_Activity_: Report every line of the records below that contains the word "United".
#### Data provided
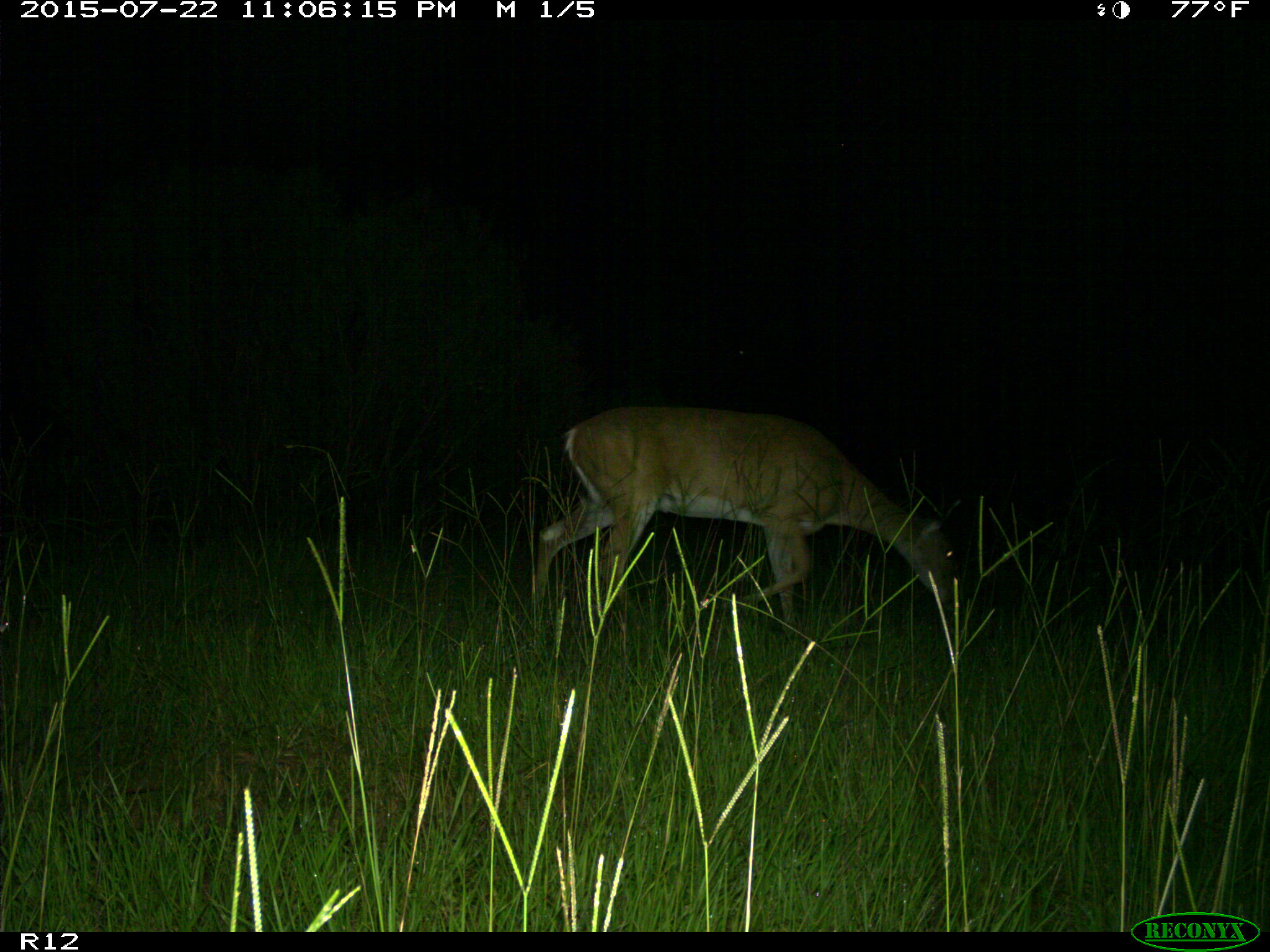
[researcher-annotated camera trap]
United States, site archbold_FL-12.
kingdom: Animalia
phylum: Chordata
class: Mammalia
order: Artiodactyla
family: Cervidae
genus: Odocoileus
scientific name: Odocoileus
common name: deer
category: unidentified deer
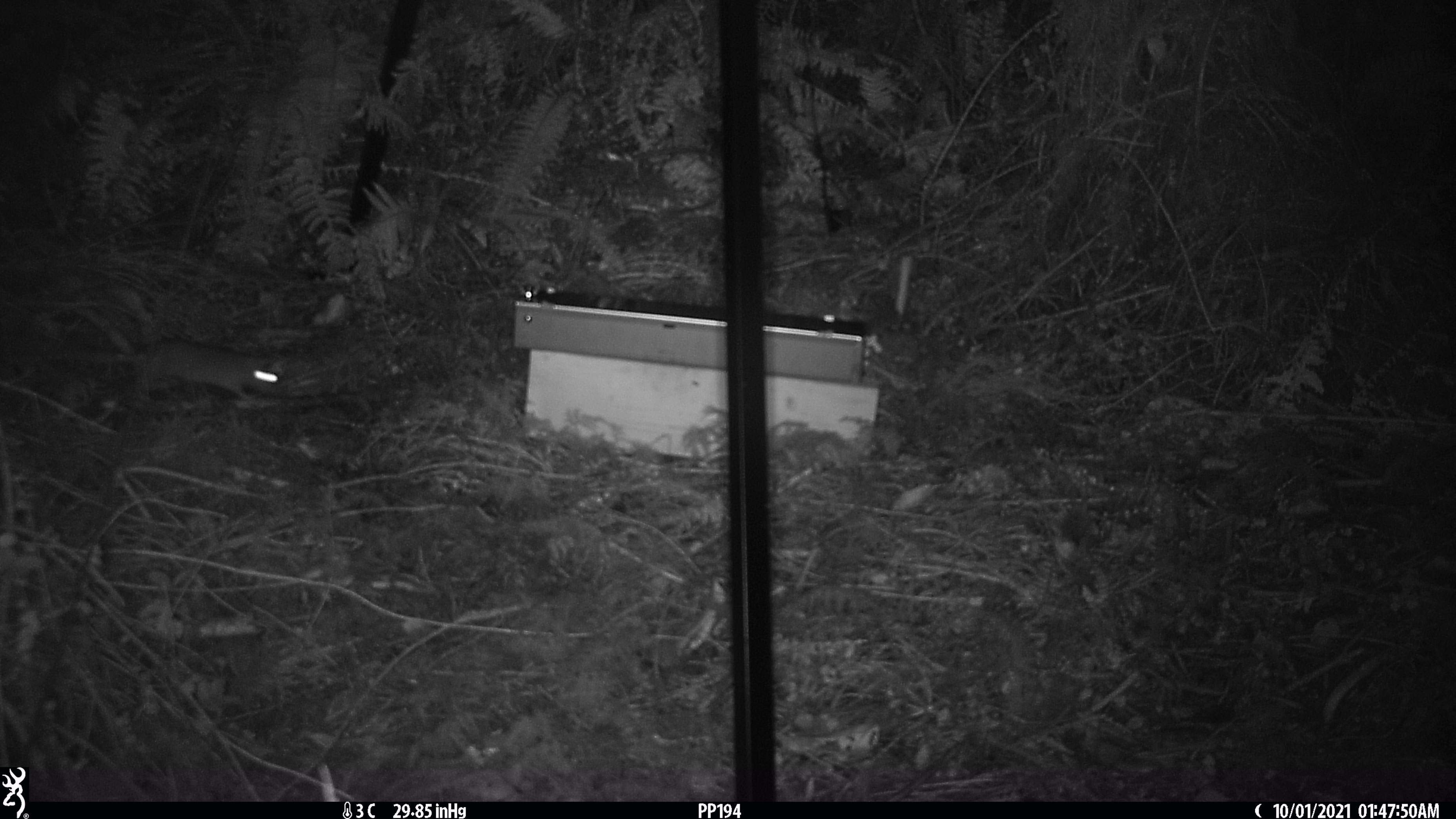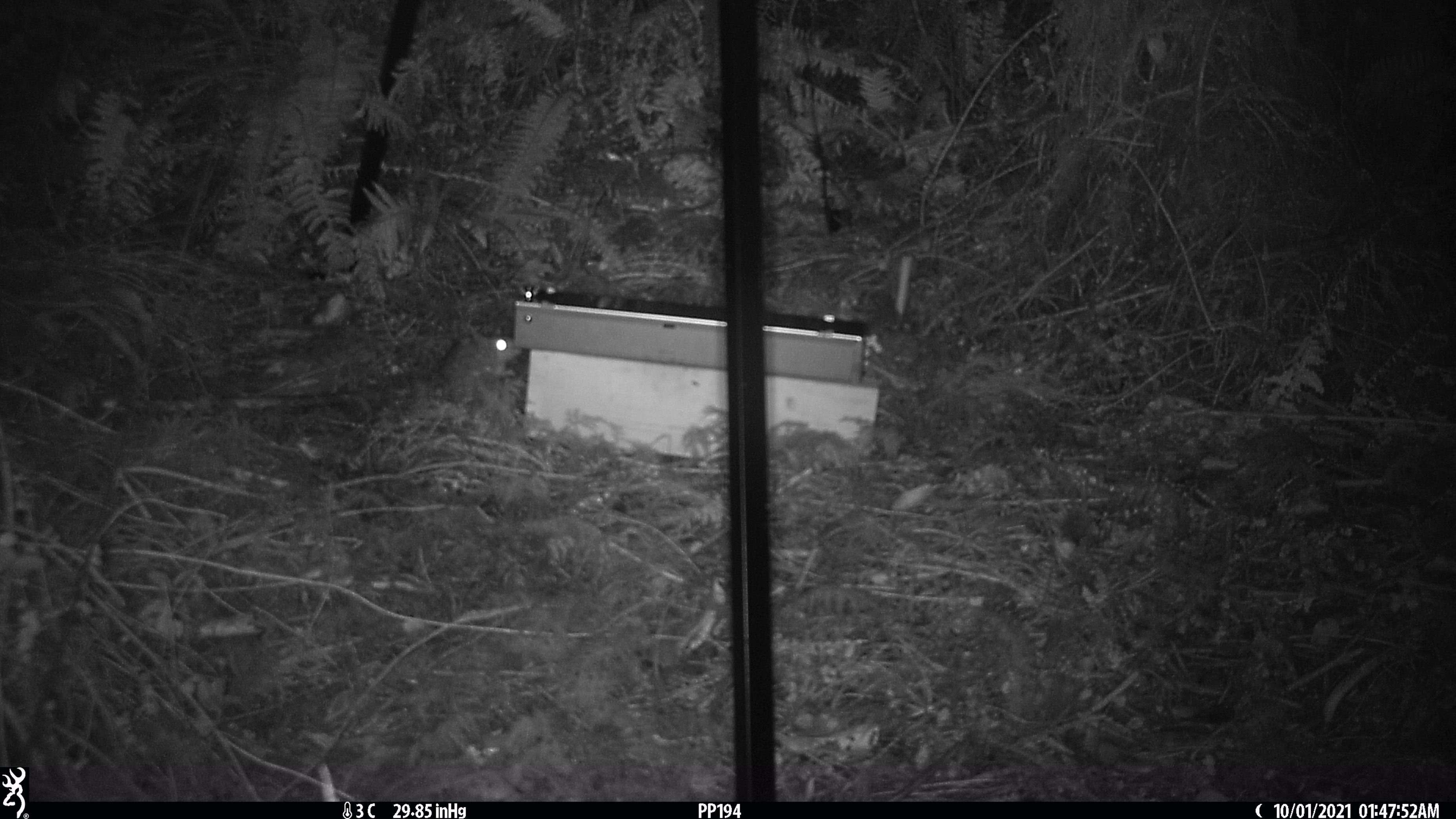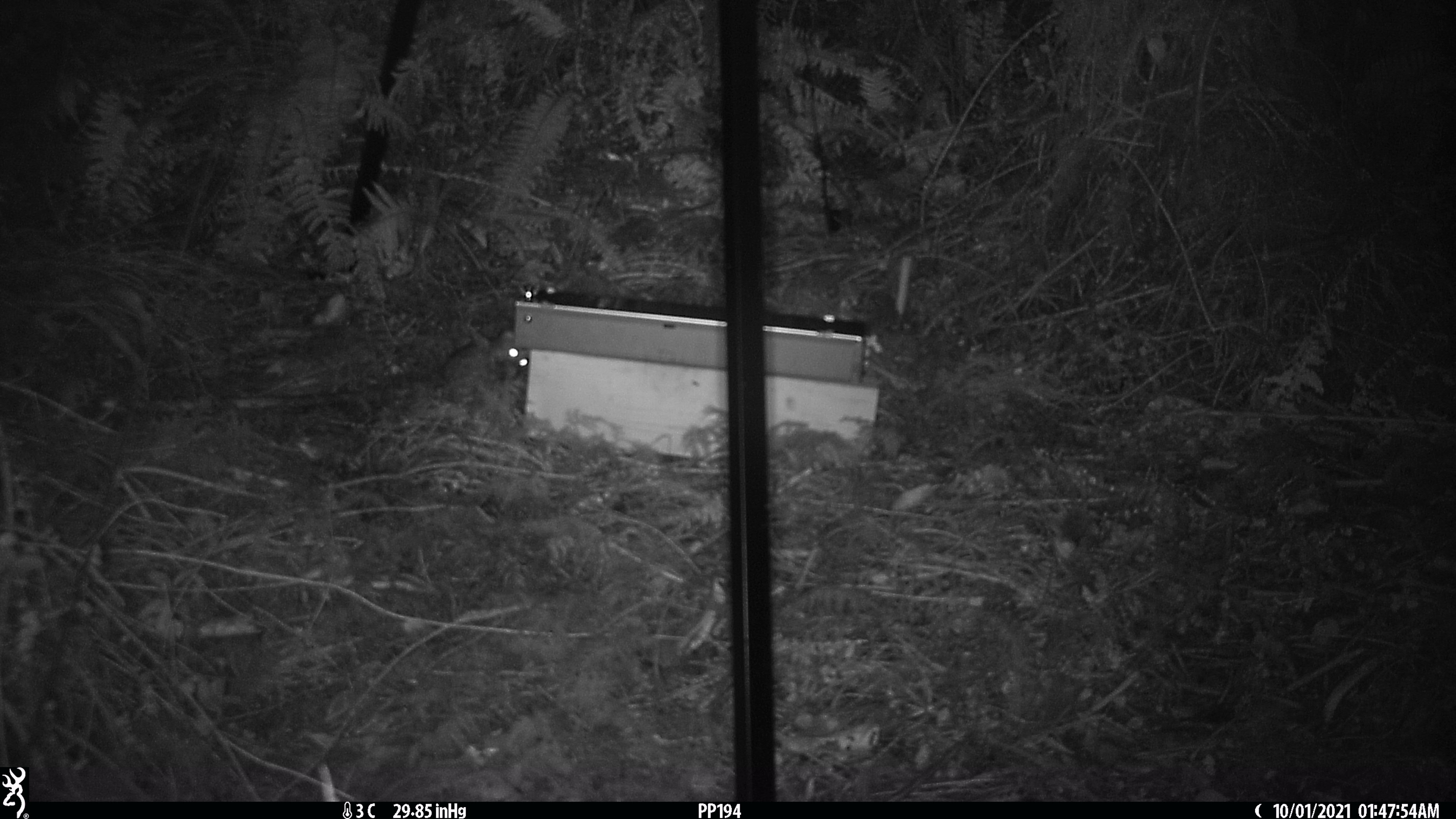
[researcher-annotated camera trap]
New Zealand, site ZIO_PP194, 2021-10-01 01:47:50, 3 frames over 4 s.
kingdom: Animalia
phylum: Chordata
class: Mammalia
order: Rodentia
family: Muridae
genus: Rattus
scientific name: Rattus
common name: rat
########
#### Data provided
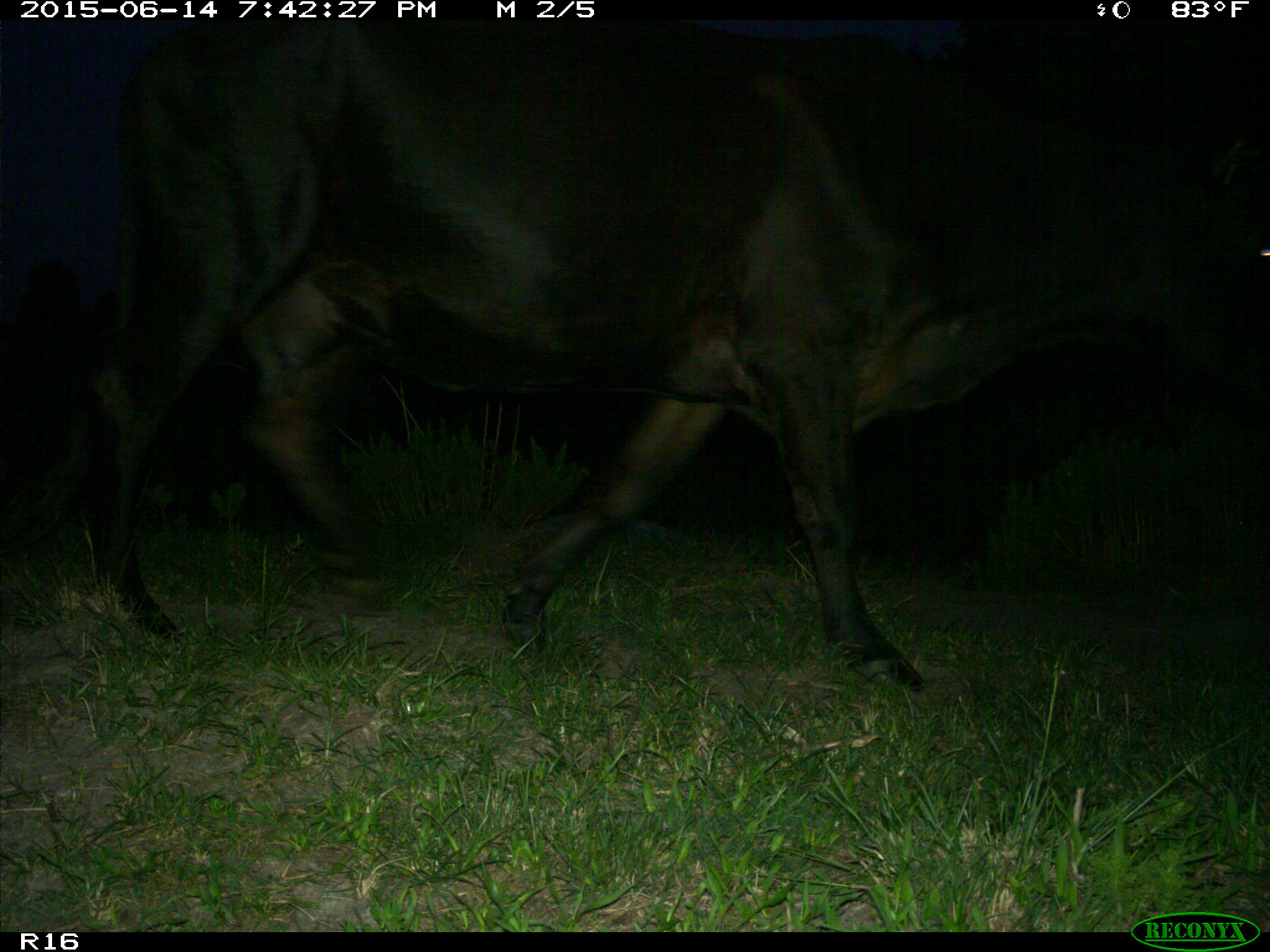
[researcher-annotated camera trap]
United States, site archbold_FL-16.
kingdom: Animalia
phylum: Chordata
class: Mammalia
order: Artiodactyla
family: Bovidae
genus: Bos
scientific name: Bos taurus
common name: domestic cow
########
_Task answer_:
United States, site archbold_FL-12.
United States, site archbold_FL-16.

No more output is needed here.